Selected text:
(begin)

According to its mission statement, JAAS "seeks to define Asian American studies as a distinct, interdisciplinary scholarly pursuit and to integrate Asian American perspectives into the various disciplines that contribute to the development of the field." The editors, in drafting that statement, were well aware that Asian American studies has developed well beyond the bounds of its initial formulation and in directions unforeseen at the field's conception. We were also cognizant of the fact that Asian Americanists brought diverse training and orientations to their research. Hence, our primary purposes are to present the latest intellectual developments and multidisciplinary perspectives that make our field so dynamic and to promote active dialogue among Asian Americanists and others.

If JAAS is to achieve those noteworthy goals, it will require the active participation of Asian Americanists and interested others to contribute, review, solicit, and serve as future editors and editorial board members, together with a sustained engagement as a member of the Association for Asian American Studies. Please feel free to consult with the co-editors, with the members of the editorial board, and with the officers of the Association about JAAS and its contents. Your involvement will contribute to the further development of the field and to resist contemporary assaults on racialized minorities, women, gays, lesbians, and bisexuals, immigrants, the poor, and so [End Page v] forth. Lofty goals, but our heady past and collective actions have shown that we can indeed accomplish more than we might have ever imagined.

—John Liu and Gary Okihiro, "Editors' Introduction," JAAS 1, no. 1 (1997).

(end)

Short exercise:
Write out the JAAS editors' introduction word for word, from "If JAAS is to" to "have ever imagined.".

Provided data:
(begin)

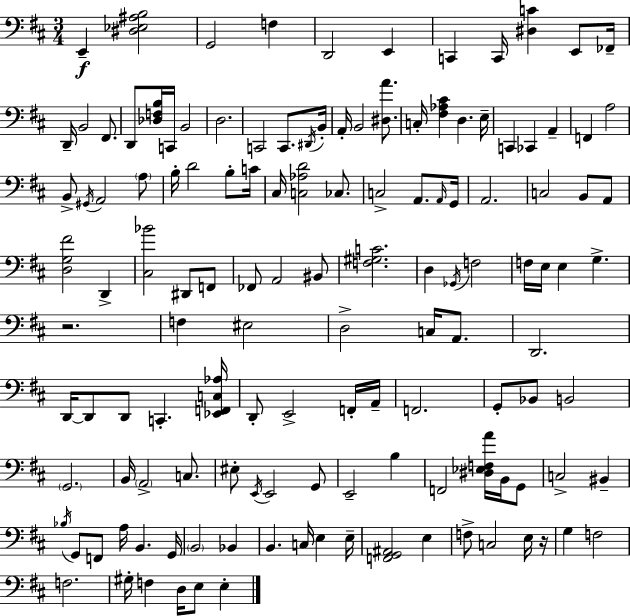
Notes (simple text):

(end)

Answer below:
If JAAS is to achieve those noteworthy goals, it will require the active participation of Asian Americanists and interested others to contribute, review, solicit, and serve as future editors and editorial board members, together with a sustained engagement as a member of the Association for Asian American Studies. Please feel free to consult with the co-editors, with the members of the editorial board, and with the officers of the Association about JAAS and its contents. Your involvement will contribute to the further development of the field and to resist contemporary assaults on racialized minorities, women, gays, lesbians, and bisexuals, immigrants, the poor, and so [End Page v] forth. Lofty goals, but our heady past and collective actions have shown that we can indeed accomplish more than we might have ever imagined.